▶ _GIVEN TEXT_:
Regulatory Takings Since the Supreme Court Trilogy, Continued

Publication year1992
Pages59
21 Colo.Law. 59
Colorado Lawyer
1992.

1992, January, Pg. 59. Regulatory Takings Since the Supreme Court Trilogy, Continued




59


Vol. 21, No. 1, Pg. 59

Regulatory Takings Since the Supreme Court Trilogy, Continued

by Thomas Fenton Smith

The September 1991 issue of The Colorado Lawyer contained an article addressing the fundamental attributes of regulatory takings.(fn1) The article detailed the parameters within which such claims have been litigated since the 1987 U.S. Supreme Court "trilogy" of land use decisions: Keystone Bituminous Coal Assn. v. De Benedictis, First English Evangelical Lutheran Church v. County of Los Angeles and Nollan v. California Coastal Commission.(fn2) This article discusses defenses to regulatory takings claims, as well as the application of the Fifth Amendment takings clause in particular types of cases.


Res Judicata and Collateral Estoppel

It is now the law in Colorado that most local government decisions on site-specific land use applications for the development of private property are quasi-judicial in nature.(fn3) As such, these determinations may be entitled to preclusive effect in federal and state courts when they become final, as, for example, where there is no appeal pursuant to Colorado Rules of Civil Procedure ("C.R.C.P.") Rule 106(a)(4). Accordingly, a subsequent action based on a claim of a regulatory taking may be barred by the doctrines of res judicata or collateral estoppel.(fn4)

▶ _WHAT IS NEEDED_: Please write out the part of the regulatory takings article between "Res Judicata and" and "or collateral estoppel.(fn4)", inclusive, word for word.

▶ _DATASET CONTENT_:

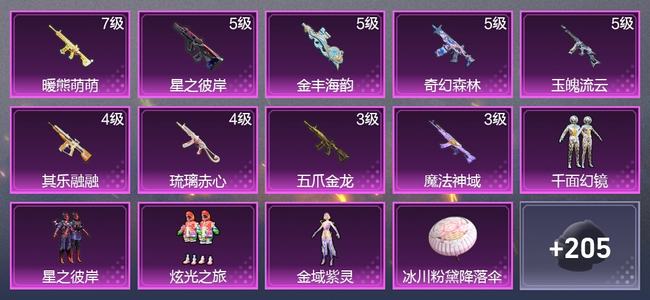 和平精英【苹果版】9升级枪 4粉装 2尾迹 144枪皮 75套装 4,3392热力 6印记 卓越王牌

▶ _TASK RESPONSE_:
Res Judicata and Collateral Estoppel

It is now the law in Colorado that most local government decisions on site-specific land use applications for the development of private property are quasi-judicial in nature.(fn3) As such, these determinations may be entitled to preclusive effect in federal and state courts when they become final, as, for example, where there is no appeal pursuant to Colorado Rules of Civil Procedure ("C.R.C.P.") Rule 106(a)(4). Accordingly, a subsequent action based on a claim of a regulatory taking may be barred by the doctrines of res judicata or collateral estoppel.(fn4)